Violet heard the footsteps on the stairs and sprang into action. She tightly screwed on the lid to her ink bottle and wiped her pen with a handkerchief, then hastily shoved both, along with the sheet of paper upon which she had been writing, into a drawer of her bedside table. She had just flung herself back against her pillows, folding her hands calmly atop the blankets that covered her, when she noticed an alarming splotch of ink on her index finger. She rolled over and frantically opened the drawer once more, grabbing the ink-stained handkerchief and scrubbing at her finger. She had, after all, supposedly just been examined by a doctor while lying docilely abed, and therefore could not afford any suspiciously fresh ink spots—the result of a highly emotional letter to the editor of Ackermann’s Repository about a planned exhibition of the Elgin Marbles in the British Museum.

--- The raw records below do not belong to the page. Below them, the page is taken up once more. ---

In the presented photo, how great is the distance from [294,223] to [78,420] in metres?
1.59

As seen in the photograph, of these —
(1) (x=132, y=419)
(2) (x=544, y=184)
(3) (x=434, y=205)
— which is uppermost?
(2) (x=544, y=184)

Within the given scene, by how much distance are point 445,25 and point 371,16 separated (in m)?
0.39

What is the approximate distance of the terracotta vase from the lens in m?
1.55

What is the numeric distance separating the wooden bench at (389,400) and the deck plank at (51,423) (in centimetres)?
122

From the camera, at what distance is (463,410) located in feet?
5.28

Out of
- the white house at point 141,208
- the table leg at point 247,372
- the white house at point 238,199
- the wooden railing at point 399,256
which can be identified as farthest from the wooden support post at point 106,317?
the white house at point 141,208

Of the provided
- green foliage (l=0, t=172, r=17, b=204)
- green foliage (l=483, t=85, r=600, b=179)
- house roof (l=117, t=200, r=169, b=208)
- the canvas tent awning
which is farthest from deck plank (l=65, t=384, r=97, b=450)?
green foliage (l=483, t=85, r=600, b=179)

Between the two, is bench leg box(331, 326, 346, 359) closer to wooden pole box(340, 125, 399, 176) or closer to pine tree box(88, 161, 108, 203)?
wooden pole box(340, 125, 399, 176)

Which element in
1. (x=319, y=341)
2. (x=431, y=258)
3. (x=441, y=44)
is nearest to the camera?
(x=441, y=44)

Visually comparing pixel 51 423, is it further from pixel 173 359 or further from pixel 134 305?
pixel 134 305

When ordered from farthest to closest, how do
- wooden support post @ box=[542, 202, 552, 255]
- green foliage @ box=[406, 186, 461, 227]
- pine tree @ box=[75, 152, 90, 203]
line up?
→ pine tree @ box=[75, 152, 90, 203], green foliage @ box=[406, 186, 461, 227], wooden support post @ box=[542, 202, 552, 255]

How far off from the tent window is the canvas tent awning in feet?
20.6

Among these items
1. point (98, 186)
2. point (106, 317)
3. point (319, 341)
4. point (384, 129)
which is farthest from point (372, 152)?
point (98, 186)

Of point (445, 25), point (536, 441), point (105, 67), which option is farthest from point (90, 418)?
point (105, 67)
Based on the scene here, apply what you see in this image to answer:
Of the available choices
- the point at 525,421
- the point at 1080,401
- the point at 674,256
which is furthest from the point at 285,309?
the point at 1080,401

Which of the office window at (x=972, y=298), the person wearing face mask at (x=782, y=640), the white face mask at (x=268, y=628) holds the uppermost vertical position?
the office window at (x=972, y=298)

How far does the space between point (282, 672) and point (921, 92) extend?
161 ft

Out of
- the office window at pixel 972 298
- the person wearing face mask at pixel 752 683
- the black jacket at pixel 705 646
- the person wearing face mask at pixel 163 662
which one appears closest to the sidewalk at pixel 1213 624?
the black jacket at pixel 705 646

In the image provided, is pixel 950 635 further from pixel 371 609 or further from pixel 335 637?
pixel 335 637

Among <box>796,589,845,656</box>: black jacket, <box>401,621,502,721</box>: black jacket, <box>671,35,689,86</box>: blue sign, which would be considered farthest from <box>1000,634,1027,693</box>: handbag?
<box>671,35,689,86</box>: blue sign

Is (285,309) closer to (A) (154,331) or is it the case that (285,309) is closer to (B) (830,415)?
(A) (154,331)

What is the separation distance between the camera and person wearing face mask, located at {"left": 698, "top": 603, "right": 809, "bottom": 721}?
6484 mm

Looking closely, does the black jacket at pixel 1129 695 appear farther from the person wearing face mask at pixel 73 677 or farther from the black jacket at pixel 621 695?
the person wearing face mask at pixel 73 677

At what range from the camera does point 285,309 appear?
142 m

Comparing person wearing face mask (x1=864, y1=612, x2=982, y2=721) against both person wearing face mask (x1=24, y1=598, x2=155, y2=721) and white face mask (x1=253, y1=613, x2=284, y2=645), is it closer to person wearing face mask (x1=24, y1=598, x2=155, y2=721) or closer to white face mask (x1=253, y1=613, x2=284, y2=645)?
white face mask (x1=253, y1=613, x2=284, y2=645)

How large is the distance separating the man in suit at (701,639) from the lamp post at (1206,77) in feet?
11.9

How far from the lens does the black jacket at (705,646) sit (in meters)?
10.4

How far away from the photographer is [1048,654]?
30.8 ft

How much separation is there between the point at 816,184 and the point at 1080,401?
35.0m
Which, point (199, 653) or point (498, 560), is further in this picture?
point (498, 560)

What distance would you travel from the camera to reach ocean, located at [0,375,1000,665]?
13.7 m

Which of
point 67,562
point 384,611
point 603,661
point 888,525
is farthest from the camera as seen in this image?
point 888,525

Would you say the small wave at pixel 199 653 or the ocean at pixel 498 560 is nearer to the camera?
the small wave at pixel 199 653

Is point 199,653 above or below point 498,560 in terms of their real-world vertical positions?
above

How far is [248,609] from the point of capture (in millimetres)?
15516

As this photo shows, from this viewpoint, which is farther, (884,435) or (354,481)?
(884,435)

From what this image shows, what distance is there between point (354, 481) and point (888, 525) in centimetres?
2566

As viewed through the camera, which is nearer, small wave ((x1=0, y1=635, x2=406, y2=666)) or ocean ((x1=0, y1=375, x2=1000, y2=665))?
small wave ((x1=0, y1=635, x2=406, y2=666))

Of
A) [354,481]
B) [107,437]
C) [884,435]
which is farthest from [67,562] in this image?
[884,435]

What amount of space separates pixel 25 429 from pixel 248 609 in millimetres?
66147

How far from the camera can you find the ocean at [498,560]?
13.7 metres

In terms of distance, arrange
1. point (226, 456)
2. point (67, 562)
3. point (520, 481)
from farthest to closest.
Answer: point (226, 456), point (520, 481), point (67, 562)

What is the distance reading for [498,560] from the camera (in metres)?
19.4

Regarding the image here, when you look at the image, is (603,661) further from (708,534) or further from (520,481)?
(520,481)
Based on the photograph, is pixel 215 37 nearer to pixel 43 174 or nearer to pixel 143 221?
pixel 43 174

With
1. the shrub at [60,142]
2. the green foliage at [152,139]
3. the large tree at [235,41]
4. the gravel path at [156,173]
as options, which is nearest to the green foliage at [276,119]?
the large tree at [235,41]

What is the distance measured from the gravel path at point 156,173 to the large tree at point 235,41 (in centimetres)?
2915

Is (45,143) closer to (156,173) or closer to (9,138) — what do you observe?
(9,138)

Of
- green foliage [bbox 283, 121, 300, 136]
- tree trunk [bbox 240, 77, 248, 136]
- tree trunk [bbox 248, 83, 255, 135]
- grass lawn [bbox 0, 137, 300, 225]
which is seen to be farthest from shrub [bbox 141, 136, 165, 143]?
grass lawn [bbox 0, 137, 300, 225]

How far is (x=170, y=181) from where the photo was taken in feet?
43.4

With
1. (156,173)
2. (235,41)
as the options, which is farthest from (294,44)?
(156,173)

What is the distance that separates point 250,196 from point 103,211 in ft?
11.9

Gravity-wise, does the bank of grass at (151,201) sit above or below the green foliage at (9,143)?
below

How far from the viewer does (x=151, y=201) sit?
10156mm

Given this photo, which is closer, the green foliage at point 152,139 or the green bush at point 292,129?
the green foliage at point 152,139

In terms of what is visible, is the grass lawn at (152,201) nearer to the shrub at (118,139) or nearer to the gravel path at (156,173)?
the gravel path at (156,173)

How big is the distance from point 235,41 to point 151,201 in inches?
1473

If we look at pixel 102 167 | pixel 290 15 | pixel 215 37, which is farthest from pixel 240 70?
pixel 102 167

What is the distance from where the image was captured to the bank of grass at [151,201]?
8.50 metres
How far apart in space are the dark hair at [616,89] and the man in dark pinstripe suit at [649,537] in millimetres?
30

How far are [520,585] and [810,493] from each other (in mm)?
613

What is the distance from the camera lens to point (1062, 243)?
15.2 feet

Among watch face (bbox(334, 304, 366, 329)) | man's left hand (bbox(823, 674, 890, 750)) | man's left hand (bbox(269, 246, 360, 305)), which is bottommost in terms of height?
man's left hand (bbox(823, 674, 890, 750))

Shoving the handkerchief under her pillow, she forced herself to recline calmly, as any true invalid would. She had been lying abed in a state of some anxiety for quite a while now; Lord Julian had arrived that morning, as they had arranged, and lingered in her room until James returned home. He had brought along a sheaf of papers, which Violet thought might have been a script, and had spent a quiet few hours perusing them, occasionally muttering to himself. She had written three letters, read a volume of scandalous poetry, read the latest issue of Ackermann’s Repository, and begun writing another letter. It was exactly what she would have been doing on any other day, but being forced to do it from the confines of her bed—since she had to keep up appearances, for the sake of any servants who might wander in—had made it inexpressibly more tedious. It had never occurred to her how dull a life of espionage must be at times, and she was very grateful that James had returned home early today.

Lord Julian had sprung into action as soon as they’d heard James’s voice downstairs—they had kept her bedchamber door cracked for just this purpose—and had vanished out the door, false whiskers in place, before Violet could offer so much as a thank-you.